About this task
All of the records must come back exactly as they were given.
━━━━━━━━━━━━━━━━━━━━
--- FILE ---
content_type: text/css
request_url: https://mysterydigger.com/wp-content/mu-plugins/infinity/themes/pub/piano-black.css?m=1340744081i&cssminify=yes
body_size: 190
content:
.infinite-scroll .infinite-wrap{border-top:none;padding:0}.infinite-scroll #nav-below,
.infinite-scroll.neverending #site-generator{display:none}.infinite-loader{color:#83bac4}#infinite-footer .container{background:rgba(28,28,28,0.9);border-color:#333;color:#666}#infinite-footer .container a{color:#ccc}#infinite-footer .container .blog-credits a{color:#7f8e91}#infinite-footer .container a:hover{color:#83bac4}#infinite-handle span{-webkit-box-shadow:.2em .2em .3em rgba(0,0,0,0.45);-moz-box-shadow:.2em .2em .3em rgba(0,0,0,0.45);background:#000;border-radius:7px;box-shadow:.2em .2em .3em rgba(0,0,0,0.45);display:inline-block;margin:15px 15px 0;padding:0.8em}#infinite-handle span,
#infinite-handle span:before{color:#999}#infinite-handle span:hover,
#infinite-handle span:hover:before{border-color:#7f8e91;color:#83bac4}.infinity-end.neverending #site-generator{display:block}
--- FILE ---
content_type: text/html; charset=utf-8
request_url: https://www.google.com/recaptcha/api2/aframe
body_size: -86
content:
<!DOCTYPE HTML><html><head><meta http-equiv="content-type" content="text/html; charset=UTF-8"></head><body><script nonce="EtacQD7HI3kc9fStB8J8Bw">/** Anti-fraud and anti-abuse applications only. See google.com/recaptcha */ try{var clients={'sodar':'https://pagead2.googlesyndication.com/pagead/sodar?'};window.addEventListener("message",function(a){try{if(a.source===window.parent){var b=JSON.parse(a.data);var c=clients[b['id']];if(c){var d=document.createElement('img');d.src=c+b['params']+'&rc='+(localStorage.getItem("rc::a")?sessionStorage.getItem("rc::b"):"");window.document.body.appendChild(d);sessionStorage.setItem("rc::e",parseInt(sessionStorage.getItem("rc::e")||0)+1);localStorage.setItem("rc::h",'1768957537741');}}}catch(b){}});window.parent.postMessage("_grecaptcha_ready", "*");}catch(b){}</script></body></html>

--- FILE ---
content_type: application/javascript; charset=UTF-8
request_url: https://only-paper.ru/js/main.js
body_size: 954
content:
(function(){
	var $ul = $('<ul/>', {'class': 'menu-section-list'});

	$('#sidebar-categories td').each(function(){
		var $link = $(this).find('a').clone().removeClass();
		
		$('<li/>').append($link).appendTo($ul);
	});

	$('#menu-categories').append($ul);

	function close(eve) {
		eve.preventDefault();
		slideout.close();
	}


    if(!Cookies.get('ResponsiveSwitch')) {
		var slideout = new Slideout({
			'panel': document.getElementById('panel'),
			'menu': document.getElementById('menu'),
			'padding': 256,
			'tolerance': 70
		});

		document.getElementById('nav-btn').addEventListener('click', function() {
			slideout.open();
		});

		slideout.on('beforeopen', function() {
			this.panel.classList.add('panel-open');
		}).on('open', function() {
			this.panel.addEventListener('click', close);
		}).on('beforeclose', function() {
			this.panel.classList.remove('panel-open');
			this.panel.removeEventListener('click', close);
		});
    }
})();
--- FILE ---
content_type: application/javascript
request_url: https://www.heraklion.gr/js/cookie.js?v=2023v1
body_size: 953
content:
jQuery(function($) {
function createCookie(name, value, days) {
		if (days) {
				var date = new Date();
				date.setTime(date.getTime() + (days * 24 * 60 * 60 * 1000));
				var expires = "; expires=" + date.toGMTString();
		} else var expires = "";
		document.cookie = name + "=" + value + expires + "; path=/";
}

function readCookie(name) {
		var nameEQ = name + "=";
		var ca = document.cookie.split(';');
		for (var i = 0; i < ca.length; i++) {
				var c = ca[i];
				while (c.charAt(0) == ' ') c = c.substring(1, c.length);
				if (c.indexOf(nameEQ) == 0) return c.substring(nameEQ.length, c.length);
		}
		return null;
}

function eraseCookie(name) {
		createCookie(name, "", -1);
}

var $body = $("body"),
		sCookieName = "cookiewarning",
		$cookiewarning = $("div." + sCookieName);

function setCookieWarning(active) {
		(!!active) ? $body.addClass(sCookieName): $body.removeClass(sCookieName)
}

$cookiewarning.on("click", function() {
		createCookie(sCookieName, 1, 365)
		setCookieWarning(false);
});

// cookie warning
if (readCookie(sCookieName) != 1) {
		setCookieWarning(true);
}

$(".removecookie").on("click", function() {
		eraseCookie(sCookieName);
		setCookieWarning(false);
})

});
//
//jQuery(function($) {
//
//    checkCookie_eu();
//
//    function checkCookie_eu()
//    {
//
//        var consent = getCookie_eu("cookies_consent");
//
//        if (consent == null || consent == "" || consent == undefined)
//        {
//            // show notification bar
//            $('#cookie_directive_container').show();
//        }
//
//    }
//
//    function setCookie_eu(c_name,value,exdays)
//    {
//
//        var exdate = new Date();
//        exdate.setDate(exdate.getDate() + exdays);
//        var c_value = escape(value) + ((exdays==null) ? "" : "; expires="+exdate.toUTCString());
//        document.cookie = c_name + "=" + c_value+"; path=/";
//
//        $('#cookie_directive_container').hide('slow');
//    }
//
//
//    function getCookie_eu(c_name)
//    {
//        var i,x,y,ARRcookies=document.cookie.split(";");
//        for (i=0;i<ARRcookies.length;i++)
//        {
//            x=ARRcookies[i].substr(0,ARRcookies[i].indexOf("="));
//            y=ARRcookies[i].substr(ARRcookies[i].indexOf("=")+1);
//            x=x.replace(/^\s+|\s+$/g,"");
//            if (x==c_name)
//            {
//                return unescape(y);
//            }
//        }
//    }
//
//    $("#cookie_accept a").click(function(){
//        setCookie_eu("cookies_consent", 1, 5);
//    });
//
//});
━━━━━━━━━━━━━━━━━━━━
Solution for this exercise
--- FILE ---
content_type: text/css
request_url: https://mysterydigger.com/wp-content/mu-plugins/infinity/themes/pub/piano-black.css?m=1340744081i&cssminify=yes
body_size: 190
content:
.infinite-scroll .infinite-wrap{border-top:none;padding:0}.infinite-scroll #nav-below,
.infinite-scroll.neverending #site-generator{display:none}.infinite-loader{color:#83bac4}#infinite-footer .container{background:rgba(28,28,28,0.9);border-color:#333;color:#666}#infinite-footer .container a{color:#ccc}#infinite-footer .container .blog-credits a{color:#7f8e91}#infinite-footer .container a:hover{color:#83bac4}#infinite-handle span{-webkit-box-shadow:.2em .2em .3em rgba(0,0,0,0.45);-moz-box-shadow:.2em .2em .3em rgba(0,0,0,0.45);background:#000;border-radius:7px;box-shadow:.2em .2em .3em rgba(0,0,0,0.45);display:inline-block;margin:15px 15px 0;padding:0.8em}#infinite-handle span,
#infinite-handle span:before{color:#999}#infinite-handle span:hover,
#infinite-handle span:hover:before{border-color:#7f8e91;color:#83bac4}.infinity-end.neverending #site-generator{display:block}
--- FILE ---
content_type: text/html; charset=utf-8
request_url: https://www.google.com/recaptcha/api2/aframe
body_size: -86
content:
<!DOCTYPE HTML><html><head><meta http-equiv="content-type" content="text/html; charset=UTF-8"></head><body><script nonce="EtacQD7HI3kc9fStB8J8Bw">/** Anti-fraud and anti-abuse applications only. See google.com/recaptcha */ try{var clients={'sodar':'https://pagead2.googlesyndication.com/pagead/sodar?'};window.addEventListener("message",function(a){try{if(a.source===window.parent){var b=JSON.parse(a.data);var c=clients[b['id']];if(c){var d=document.createElement('img');d.src=c+b['params']+'&rc='+(localStorage.getItem("rc::a")?sessionStorage.getItem("rc::b"):"");window.document.body.appendChild(d);sessionStorage.setItem("rc::e",parseInt(sessionStorage.getItem("rc::e")||0)+1);localStorage.setItem("rc::h",'1768957537741');}}}catch(b){}});window.parent.postMessage("_grecaptcha_ready", "*");}catch(b){}</script></body></html>

--- FILE ---
content_type: application/javascript; charset=UTF-8
request_url: https://only-paper.ru/js/main.js
body_size: 954
content:
(function(){
	var $ul = $('<ul/>', {'class': 'menu-section-list'});

	$('#sidebar-categories td').each(function(){
		var $link = $(this).find('a').clone().removeClass();
		
		$('<li/>').append($link).appendTo($ul);
	});

	$('#menu-categories').append($ul);

	function close(eve) {
		eve.preventDefault();
		slideout.close();
	}


    if(!Cookies.get('ResponsiveSwitch')) {
		var slideout = new Slideout({
			'panel': document.getElementById('panel'),
			'menu': document.getElementById('menu'),
			'padding': 256,
			'tolerance': 70
		});

		document.getElementById('nav-btn').addEventListener('click', function() {
			slideout.open();
		});

		slideout.on('beforeopen', function() {
			this.panel.classList.add('panel-open');
		}).on('open', function() {
			this.panel.addEventListener('click', close);
		}).on('beforeclose', function() {
			this.panel.classList.remove('panel-open');
			this.panel.removeEventListener('click', close);
		});
    }
})();
--- FILE ---
content_type: application/javascript
request_url: https://www.heraklion.gr/js/cookie.js?v=2023v1
body_size: 953
content:
jQuery(function($) {
function createCookie(name, value, days) {
		if (days) {
				var date = new Date();
				date.setTime(date.getTime() + (days * 24 * 60 * 60 * 1000));
				var expires = "; expires=" + date.toGMTString();
		} else var expires = "";
		document.cookie = name + "=" + value + expires + "; path=/";
}

function readCookie(name) {
		var nameEQ = name + "=";
		var ca = document.cookie.split(';');
		for (var i = 0; i < ca.length; i++) {
				var c = ca[i];
				while (c.charAt(0) == ' ') c = c.substring(1, c.length);
				if (c.indexOf(nameEQ) == 0) return c.substring(nameEQ.length, c.length);
		}
		return null;
}

function eraseCookie(name) {
		createCookie(name, "", -1);
}

var $body = $("body"),
		sCookieName = "cookiewarning",
		$cookiewarning = $("div." + sCookieName);

function setCookieWarning(active) {
		(!!active) ? $body.addClass(sCookieName): $body.removeClass(sCookieName)
}

$cookiewarning.on("click", function() {
		createCookie(sCookieName, 1, 365)
		setCookieWarning(false);
});

// cookie warning
if (readCookie(sCookieName) != 1) {
		setCookieWarning(true);
}

$(".removecookie").on("click", function() {
		eraseCookie(sCookieName);
		setCookieWarning(false);
})

});
//
//jQuery(function($) {
//
//    checkCookie_eu();
//
//    function checkCookie_eu()
//    {
//
//        var consent = getCookie_eu("cookies_consent");
//
//        if (consent == null || consent == "" || consent == undefined)
//        {
//            // show notification bar
//            $('#cookie_directive_container').show();
//        }
//
//    }
//
//    function setCookie_eu(c_name,value,exdays)
//    {
//
//        var exdate = new Date();
//        exdate.setDate(exdate.getDate() + exdays);
//        var c_value = escape(value) + ((exdays==null) ? "" : "; expires="+exdate.toUTCString());
//        document.cookie = c_name + "=" + c_value+"; path=/";
//
//        $('#cookie_directive_container').hide('slow');
//    }
//
//
//    function getCookie_eu(c_name)
//    {
//        var i,x,y,ARRcookies=document.cookie.split(";");
//        for (i=0;i<ARRcookies.length;i++)
//        {
//            x=ARRcookies[i].substr(0,ARRcookies[i].indexOf("="));
//            y=ARRcookies[i].substr(ARRcookies[i].indexOf("=")+1);
//            x=x.replace(/^\s+|\s+$/g,"");
//            if (x==c_name)
//            {
//                return unescape(y);
//            }
//        }
//    }
//
//    $("#cookie_accept a").click(function(){
//        setCookie_eu("cookies_consent", 1, 5);
//    });
//
//});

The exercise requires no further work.